Two concert-workshops provided to students in Grand Bahama
FREEPORT, Grand Bahama -- The Grand Bahama Performing Arts Society (GBPAS) is delighted to present C-Force, a chamber ensemble that offers a unique and intriguing approach to the traditional concept of chamber music. The group is made up of Christy Lee - pianist, Christine Gangelhoff - flute and Christian Justilien - euphonium, all of whom are faculty members at The College of the Bahamas, Nassau and will appear at Freeport's Regency Theatre on Saturday, March 15th at 7:30pm.
The evening, C-Force, An Evening of Musical Fusion will include beloved Bahamian writer, poet and filmmaker, Marion Bethel, who will be reading some of her poetry and will also incorporate GBPAS scholarship recipient, Chavez Parker, on percussion.
C-Force's unusual instrumentation (flute, euphonium and piano) allows for many types of classical music interpretations and their diverse backgrounds contribute to the exploration of all types of non-traditional musical forms. Since its formation in 2008, C-Force has been featured in concert throughout the islands of The Bahamas. Most recently the group has been promoting the art music of the Caribbean with their performances in Trinidad and Tobago, Dominican Republic, Jamaica, the US Virgin Islands and the United States.

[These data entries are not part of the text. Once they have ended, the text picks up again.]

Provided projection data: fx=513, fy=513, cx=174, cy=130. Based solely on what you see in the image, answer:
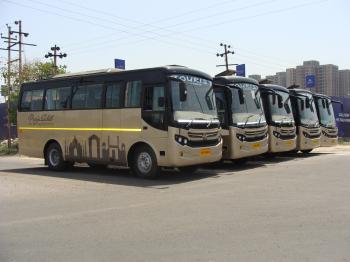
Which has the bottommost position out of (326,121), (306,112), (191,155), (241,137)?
(191,155)

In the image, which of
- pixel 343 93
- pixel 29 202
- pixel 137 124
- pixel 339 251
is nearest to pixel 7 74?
pixel 137 124

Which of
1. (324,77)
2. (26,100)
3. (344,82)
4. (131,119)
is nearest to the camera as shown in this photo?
(131,119)

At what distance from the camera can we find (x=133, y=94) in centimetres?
1439

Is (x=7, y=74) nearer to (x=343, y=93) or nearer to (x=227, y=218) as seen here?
(x=227, y=218)

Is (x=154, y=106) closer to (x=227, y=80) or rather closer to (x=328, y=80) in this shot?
(x=227, y=80)

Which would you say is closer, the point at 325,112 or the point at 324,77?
the point at 325,112

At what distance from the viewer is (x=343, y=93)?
59719 millimetres

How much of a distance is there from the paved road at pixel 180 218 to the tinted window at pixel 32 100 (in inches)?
152

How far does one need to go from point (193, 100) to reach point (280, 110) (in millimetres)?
6477

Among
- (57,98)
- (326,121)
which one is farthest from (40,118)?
(326,121)

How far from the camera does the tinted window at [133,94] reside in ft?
46.6

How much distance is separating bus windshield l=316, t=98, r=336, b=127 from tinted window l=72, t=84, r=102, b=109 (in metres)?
11.2

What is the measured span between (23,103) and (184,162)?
788 centimetres

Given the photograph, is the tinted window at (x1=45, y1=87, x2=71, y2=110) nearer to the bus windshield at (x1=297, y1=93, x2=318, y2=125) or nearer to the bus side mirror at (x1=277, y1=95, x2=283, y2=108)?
the bus side mirror at (x1=277, y1=95, x2=283, y2=108)
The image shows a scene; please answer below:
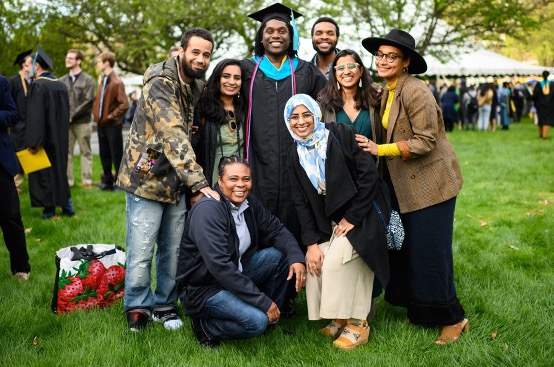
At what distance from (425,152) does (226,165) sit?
135cm

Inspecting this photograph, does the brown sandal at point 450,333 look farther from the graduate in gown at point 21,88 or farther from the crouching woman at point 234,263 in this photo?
the graduate in gown at point 21,88

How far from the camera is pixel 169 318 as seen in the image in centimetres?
457

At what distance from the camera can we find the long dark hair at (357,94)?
14.3 feet

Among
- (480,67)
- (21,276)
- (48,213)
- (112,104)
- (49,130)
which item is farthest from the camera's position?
(480,67)

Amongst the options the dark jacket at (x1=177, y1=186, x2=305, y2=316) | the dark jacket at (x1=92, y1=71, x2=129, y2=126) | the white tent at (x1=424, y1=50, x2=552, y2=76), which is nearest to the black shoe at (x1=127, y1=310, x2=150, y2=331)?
the dark jacket at (x1=177, y1=186, x2=305, y2=316)

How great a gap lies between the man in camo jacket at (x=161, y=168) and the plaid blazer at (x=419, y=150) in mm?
1304

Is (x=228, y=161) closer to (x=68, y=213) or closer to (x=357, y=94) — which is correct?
(x=357, y=94)

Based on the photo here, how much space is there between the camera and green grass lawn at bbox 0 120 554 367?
12.7 feet

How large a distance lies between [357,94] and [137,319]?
2330mm

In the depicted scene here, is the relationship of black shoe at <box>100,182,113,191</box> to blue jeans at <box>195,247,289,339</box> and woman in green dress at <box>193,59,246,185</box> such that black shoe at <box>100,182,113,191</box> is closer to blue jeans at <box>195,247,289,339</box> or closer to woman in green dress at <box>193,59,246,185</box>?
woman in green dress at <box>193,59,246,185</box>

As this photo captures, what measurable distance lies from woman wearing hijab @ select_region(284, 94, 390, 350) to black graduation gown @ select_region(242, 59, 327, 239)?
0.39 meters

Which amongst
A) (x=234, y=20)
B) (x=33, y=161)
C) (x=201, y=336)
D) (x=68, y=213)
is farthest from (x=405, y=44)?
(x=234, y=20)

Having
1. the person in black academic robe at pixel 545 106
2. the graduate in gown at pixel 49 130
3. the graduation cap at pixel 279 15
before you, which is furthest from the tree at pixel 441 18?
the graduation cap at pixel 279 15

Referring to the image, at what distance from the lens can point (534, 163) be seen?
12.2 m
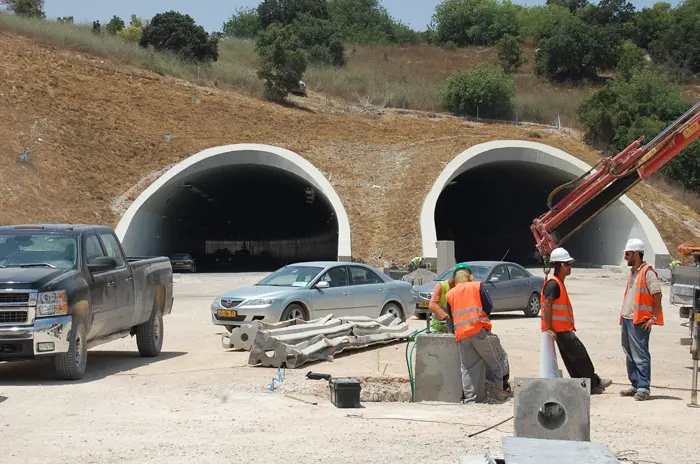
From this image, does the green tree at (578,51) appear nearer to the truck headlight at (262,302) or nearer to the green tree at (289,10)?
the green tree at (289,10)

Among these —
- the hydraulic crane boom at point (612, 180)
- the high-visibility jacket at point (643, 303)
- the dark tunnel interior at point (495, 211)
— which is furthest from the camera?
the dark tunnel interior at point (495, 211)

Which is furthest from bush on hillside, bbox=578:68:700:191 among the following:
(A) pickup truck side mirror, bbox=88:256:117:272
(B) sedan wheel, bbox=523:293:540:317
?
(A) pickup truck side mirror, bbox=88:256:117:272

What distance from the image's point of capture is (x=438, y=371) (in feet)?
38.6

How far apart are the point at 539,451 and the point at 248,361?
28.3ft

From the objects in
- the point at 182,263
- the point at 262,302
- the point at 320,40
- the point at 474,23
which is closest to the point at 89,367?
the point at 262,302

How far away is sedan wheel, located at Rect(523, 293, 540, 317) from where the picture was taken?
22953mm

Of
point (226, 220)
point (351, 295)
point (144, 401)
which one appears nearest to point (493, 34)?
point (226, 220)

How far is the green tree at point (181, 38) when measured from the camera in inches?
2756

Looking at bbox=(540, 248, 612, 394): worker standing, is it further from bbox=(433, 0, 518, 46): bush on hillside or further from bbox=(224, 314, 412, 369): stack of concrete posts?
bbox=(433, 0, 518, 46): bush on hillside

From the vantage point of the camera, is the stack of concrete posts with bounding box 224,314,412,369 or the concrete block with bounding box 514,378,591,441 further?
the stack of concrete posts with bounding box 224,314,412,369

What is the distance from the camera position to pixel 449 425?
9.42m

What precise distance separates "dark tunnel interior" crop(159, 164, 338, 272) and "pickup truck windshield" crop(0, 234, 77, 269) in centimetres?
2888

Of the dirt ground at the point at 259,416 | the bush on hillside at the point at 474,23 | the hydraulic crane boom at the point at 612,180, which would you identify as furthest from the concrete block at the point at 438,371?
the bush on hillside at the point at 474,23

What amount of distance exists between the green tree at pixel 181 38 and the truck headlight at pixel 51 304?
58665 mm
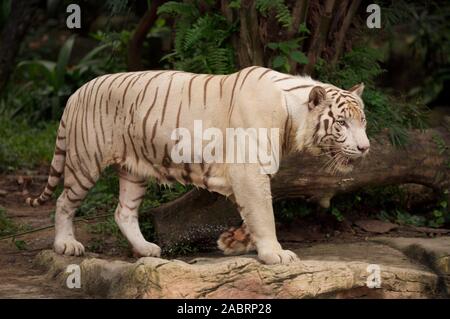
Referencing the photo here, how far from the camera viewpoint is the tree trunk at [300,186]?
5.92 metres

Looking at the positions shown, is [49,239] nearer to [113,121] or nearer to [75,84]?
[113,121]

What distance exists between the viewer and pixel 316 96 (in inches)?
196

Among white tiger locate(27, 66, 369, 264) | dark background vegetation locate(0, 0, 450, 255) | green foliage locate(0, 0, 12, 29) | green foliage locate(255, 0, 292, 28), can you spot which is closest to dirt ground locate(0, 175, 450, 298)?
dark background vegetation locate(0, 0, 450, 255)

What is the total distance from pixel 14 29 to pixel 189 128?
3.63 metres

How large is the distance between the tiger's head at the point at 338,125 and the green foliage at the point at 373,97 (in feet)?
4.16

The members of C-Force are unified in their desire to encourage music education in The Bahamas and throughout the Caribbean region. To this end they will be performing two (2) concerts for students on Grand Bahama Island. These concerts /workshops will take place at Bishop Michael Eldon Auditorium on Friday, March 14, 2014 with primary school aged children at 10am and concert for middle/high school aged children at 1pm. These sessions will last about 1 hour which will include concert pieces, demonstration of the euphonium and a Q & A period. There will be a minimal charge of $2.00 per student.